TASK OBJECTIVE
Please summarize the documentation on standard deviation parameterizations in three sentences.
+++ SUPPLIED TEXT +++
Changed in version v3.42.0: Added the `init_shift` constructor argument so the parameterization can absorb an upstream estimator's input bias.

forward

forward(rhos: Tensor) -> torch.Tensor

Apply the parameterization to a rhos tensor.

With a nonzero init_shift, the input is shifted by init_shift before the tanh, so that forward(-init_shift) lands at the midpoint of the output interval.

Parameters:

Name Type Description Default

rhos

Tensor

A rhos tensor.

required

Returns:

Type Description
torch.Tensor

A standard deviation tensor.

inverse

inverse(std: Tensor) -> torch.Tensor

Apply the inverse parameterization to a standard deviation tensor.

With a nonzero init_shift, the init_shift term is subtracted from the result so the round-trip inverse(forward(rhos)) equals rhos.

Parameters:

Name Type Description Default

std

Tensor

A standard deviation tensor.

required

Returns:

Type Description
torch.Tensor

A rhos tensor.

reset_parameters

reset_parameters() -> None

Reinitialize parameters and buffers.

This method is useful for initializing tensors created on the meta device.

Raises:

Type Description
ValueError

If shallow is not a scalar.

ValueError

If shallow is nonpositive.

DirectStandardDeviationParameterization

Bases: ScaledStandardDeviationParameterization

A direct parameterization of rhos tensors as standard deviations tensors (clamped into the closed domain of min_scale to max_scale).

Parameters:

Name Type Description Default

scale

tuple[float, float]

The minimum and maximum values of the parameterized standard deviations.

(0.0001, 2.0)

init_shift

float

A scalar added to rhos inside forward before the absolute value and clamp. Use this when the upstream estimator biases its raw output away from zero (e.g. subtracts a constant before forwarding to the parameterization) and direct-std learning should still initialize near min_scale instead of near |init_shift|. Defaults to 0.0, which gives the historical behavior.

0.0

Methods:

Name Description
__init__
forward

Clamp a rhos tensor into the closed domain of min_scale to max_scale.

inverse

The direct standard deviation parameterization is not bijective and so is non-invertible.

reset_parameters

Reinitialize parameters and buffers.

Attributes:

Name Type Description
max_scale Tensor

The upper bound of the standard deviations.

min_scale Tensor

The lower bound of the standard deviations.

max_scale property

max_scale: Tensor

The upper bound of the standard deviations.

min_scale property

min_scale: Tensor

The lower bound of the standard deviations.
+++ EXTRACTED INFORMATION +++
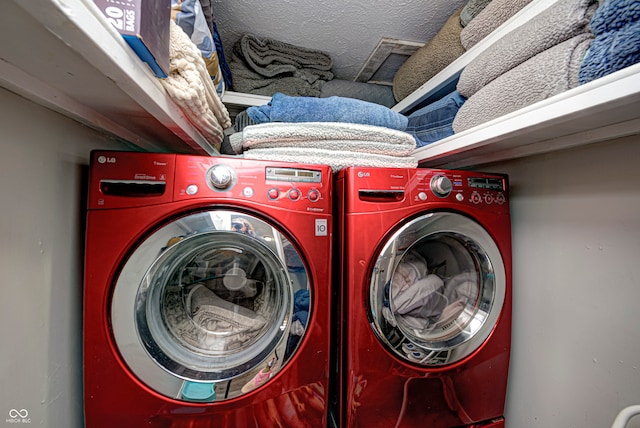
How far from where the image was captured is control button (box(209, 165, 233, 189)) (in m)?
0.64

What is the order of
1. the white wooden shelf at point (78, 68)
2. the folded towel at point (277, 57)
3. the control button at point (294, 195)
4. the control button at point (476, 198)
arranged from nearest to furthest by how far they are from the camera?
the white wooden shelf at point (78, 68), the control button at point (294, 195), the control button at point (476, 198), the folded towel at point (277, 57)

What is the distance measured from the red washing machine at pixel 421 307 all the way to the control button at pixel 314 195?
0.32 feet

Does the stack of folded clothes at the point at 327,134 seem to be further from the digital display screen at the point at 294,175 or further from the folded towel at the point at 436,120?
the folded towel at the point at 436,120

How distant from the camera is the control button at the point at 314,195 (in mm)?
711

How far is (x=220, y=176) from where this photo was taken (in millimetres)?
640

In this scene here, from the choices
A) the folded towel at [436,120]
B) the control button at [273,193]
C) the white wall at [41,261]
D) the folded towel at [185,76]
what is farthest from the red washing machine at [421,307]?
the white wall at [41,261]

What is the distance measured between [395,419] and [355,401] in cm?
15

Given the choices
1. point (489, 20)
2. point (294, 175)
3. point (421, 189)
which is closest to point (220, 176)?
point (294, 175)

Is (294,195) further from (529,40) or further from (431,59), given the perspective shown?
(431,59)

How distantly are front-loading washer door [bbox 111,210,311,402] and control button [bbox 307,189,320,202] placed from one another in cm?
13

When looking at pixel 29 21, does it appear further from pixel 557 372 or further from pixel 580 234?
pixel 557 372

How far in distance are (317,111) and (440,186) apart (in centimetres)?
49

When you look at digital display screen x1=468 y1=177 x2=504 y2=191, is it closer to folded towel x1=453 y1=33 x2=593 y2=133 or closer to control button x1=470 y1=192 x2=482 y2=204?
control button x1=470 y1=192 x2=482 y2=204

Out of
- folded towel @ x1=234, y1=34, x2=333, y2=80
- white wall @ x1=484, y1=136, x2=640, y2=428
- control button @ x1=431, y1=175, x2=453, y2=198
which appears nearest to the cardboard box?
control button @ x1=431, y1=175, x2=453, y2=198
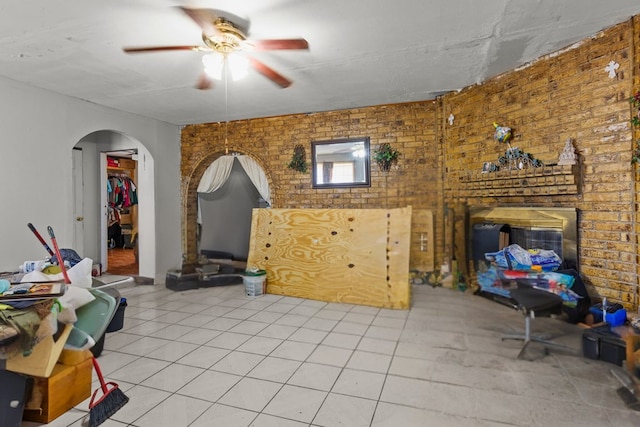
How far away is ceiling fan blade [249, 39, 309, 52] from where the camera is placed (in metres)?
2.93

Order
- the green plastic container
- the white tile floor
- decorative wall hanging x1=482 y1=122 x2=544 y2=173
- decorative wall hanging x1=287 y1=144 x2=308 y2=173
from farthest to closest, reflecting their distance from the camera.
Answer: decorative wall hanging x1=287 y1=144 x2=308 y2=173, decorative wall hanging x1=482 y1=122 x2=544 y2=173, the white tile floor, the green plastic container

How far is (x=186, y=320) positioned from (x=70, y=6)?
3.05 m

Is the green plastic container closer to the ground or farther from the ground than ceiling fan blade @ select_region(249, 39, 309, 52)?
closer to the ground

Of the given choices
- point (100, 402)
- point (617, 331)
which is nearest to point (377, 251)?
point (617, 331)

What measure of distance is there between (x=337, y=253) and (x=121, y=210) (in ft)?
24.0

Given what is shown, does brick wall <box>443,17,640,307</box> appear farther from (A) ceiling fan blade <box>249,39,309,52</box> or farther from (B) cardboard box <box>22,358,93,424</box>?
(B) cardboard box <box>22,358,93,424</box>

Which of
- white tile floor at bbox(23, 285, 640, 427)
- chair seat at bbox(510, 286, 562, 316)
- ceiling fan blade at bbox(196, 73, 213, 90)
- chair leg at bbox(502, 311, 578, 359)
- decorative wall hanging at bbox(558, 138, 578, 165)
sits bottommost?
white tile floor at bbox(23, 285, 640, 427)

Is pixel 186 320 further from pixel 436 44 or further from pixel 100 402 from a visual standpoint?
pixel 436 44

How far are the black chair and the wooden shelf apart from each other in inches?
43.6

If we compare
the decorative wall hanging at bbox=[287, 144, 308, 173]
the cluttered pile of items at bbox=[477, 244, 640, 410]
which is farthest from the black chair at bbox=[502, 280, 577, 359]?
the decorative wall hanging at bbox=[287, 144, 308, 173]

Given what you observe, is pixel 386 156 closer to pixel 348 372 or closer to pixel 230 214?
pixel 230 214

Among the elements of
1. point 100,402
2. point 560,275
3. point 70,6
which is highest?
point 70,6

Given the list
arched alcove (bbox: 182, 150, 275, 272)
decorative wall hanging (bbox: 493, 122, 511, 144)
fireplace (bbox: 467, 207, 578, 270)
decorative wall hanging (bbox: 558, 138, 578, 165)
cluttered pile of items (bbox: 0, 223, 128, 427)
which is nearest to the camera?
cluttered pile of items (bbox: 0, 223, 128, 427)

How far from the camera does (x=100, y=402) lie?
1.72 metres
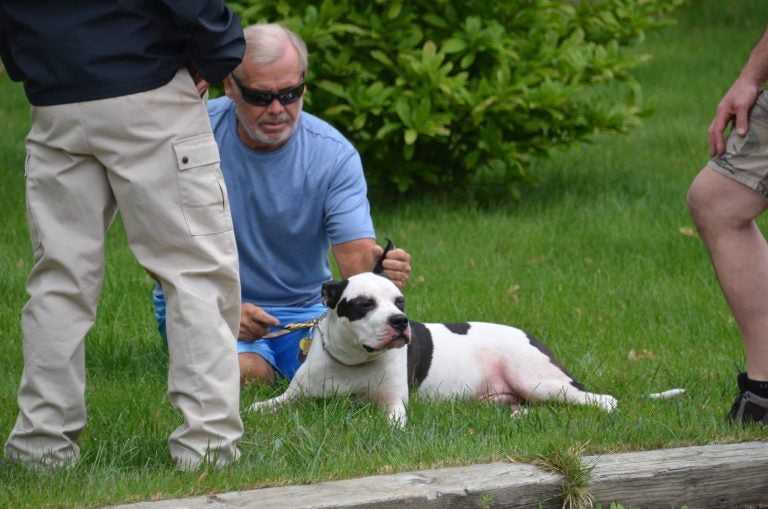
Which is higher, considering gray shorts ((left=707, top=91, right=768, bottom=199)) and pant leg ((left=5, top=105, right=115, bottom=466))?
gray shorts ((left=707, top=91, right=768, bottom=199))

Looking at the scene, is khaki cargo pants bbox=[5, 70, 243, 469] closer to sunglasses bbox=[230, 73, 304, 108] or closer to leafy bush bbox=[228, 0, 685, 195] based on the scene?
sunglasses bbox=[230, 73, 304, 108]

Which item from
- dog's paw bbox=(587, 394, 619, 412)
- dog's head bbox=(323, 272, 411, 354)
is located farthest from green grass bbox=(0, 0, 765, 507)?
dog's head bbox=(323, 272, 411, 354)

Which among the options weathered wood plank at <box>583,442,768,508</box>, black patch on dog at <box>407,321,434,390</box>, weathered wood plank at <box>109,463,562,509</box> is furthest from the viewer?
black patch on dog at <box>407,321,434,390</box>

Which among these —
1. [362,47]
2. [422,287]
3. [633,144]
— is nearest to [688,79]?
[633,144]

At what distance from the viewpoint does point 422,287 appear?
7723mm

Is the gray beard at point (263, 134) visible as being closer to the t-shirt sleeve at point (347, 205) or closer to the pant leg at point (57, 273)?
the t-shirt sleeve at point (347, 205)

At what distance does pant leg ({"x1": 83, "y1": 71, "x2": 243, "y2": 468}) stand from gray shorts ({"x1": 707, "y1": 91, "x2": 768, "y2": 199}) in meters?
1.92

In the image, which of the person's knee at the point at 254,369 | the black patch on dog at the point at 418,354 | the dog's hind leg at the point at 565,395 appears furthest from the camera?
the person's knee at the point at 254,369

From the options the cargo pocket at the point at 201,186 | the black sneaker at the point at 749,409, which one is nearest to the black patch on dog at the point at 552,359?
the black sneaker at the point at 749,409

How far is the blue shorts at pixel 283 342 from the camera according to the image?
586 centimetres

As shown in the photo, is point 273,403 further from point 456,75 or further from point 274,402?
point 456,75

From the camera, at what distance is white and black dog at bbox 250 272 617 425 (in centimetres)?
501

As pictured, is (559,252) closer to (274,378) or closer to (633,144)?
(274,378)

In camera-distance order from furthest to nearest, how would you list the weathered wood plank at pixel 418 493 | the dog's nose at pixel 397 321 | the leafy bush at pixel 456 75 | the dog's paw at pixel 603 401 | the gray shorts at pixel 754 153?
1. the leafy bush at pixel 456 75
2. the dog's paw at pixel 603 401
3. the dog's nose at pixel 397 321
4. the gray shorts at pixel 754 153
5. the weathered wood plank at pixel 418 493
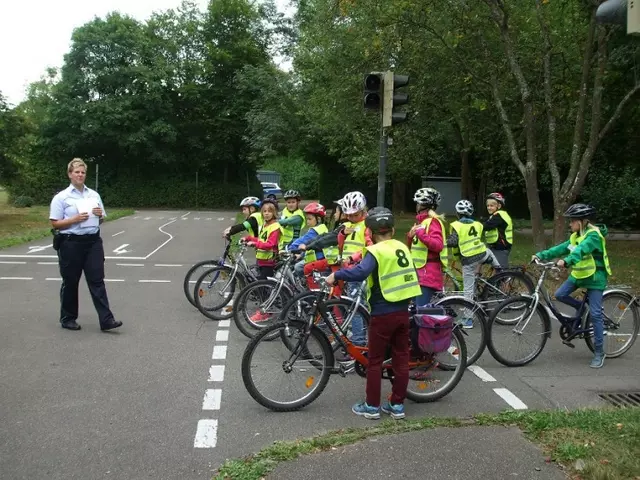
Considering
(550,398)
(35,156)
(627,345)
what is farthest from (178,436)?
(35,156)

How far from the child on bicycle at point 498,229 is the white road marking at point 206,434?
5.78m

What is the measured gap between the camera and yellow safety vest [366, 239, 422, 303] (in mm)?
4836

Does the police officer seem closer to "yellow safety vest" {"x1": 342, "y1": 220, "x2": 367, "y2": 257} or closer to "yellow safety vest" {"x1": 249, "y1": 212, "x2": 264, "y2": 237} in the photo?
"yellow safety vest" {"x1": 249, "y1": 212, "x2": 264, "y2": 237}

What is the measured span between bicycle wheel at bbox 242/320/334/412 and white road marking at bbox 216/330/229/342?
2.39 metres

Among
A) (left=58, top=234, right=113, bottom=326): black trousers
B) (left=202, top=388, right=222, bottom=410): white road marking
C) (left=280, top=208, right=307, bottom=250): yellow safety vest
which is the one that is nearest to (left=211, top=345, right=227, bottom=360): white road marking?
(left=202, top=388, right=222, bottom=410): white road marking

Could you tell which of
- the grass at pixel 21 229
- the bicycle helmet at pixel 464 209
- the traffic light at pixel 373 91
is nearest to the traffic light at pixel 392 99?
the traffic light at pixel 373 91

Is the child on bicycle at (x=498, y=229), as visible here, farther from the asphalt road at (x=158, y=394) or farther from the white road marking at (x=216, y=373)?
the white road marking at (x=216, y=373)

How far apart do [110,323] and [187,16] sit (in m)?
41.1

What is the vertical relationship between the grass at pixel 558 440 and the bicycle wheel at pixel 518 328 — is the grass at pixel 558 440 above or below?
below

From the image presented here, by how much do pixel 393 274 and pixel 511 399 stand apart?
1640 millimetres

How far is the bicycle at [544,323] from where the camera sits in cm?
652

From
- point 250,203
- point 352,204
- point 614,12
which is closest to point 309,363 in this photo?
point 352,204

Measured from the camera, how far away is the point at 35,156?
43.1 meters

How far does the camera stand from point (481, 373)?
630cm
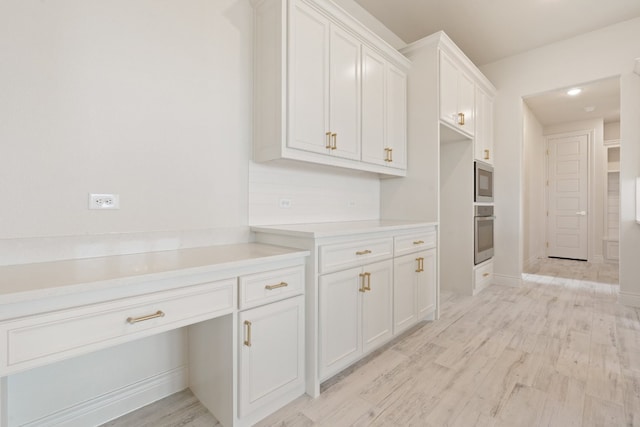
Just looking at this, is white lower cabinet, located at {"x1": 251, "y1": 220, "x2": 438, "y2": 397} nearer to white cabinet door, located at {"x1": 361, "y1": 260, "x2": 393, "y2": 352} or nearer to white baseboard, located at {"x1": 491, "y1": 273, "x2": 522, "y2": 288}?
white cabinet door, located at {"x1": 361, "y1": 260, "x2": 393, "y2": 352}

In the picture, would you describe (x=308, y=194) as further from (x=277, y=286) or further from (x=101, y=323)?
(x=101, y=323)

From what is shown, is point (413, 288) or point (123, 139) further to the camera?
point (413, 288)

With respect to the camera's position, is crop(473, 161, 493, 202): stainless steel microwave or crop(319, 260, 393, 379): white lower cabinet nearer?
crop(319, 260, 393, 379): white lower cabinet

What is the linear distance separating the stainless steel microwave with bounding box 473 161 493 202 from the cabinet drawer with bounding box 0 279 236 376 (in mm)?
3208

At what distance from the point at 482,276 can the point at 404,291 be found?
1906 millimetres

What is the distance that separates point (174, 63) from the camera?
1.74 m

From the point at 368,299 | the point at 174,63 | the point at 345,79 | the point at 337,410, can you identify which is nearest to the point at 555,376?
the point at 368,299

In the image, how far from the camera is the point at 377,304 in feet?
7.02

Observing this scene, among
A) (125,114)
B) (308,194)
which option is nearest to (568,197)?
(308,194)

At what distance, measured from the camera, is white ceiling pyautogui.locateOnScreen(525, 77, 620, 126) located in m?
4.39

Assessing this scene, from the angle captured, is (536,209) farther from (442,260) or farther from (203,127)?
(203,127)

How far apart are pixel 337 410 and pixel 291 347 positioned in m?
0.40

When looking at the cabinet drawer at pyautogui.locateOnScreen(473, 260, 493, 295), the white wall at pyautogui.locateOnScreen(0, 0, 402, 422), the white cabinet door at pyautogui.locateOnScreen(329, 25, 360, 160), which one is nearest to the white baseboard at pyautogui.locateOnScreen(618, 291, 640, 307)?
the cabinet drawer at pyautogui.locateOnScreen(473, 260, 493, 295)

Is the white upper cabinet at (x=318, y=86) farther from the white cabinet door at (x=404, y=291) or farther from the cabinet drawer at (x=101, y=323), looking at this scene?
the cabinet drawer at (x=101, y=323)
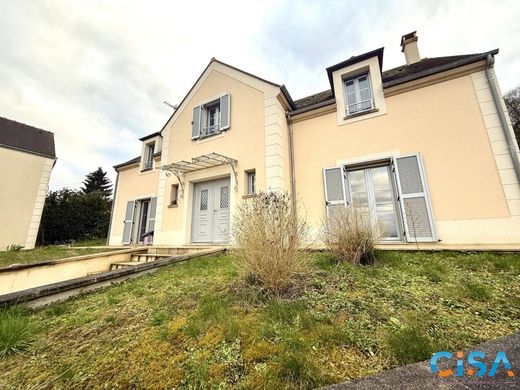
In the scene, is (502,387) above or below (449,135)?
below

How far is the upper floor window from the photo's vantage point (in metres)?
7.01

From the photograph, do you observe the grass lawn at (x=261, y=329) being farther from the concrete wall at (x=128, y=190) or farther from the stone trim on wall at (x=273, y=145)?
the concrete wall at (x=128, y=190)

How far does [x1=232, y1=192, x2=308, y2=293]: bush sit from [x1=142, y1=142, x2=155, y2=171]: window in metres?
8.89

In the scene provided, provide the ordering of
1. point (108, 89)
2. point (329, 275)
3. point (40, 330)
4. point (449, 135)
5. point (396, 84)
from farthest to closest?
point (108, 89) → point (396, 84) → point (449, 135) → point (329, 275) → point (40, 330)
+++
SOLVED EXERCISE
Version v3.42.0 added an `init_shift` constructor argument, which shifts the input before the tanh in `forward` and is subtracted in `inverse` so that `inverse(forward(rhos))` equals rhos. The `forward` method turns a rhos tensor into a standard deviation tensor, and `inverse` turns a standard deviation tensor back into a rhos tensor. `reset_parameters` reinitializes parameters and buffers and raises a ValueError if shallow is not a scalar or is nonpositive, while `DirectStandardDeviationParameterization` clamps rhos into the closed domain of min_scale to max_scale, takes a `scale` default of (0.0001, 2.0) and an `init_shift` default of 0.0, and is non-invertible.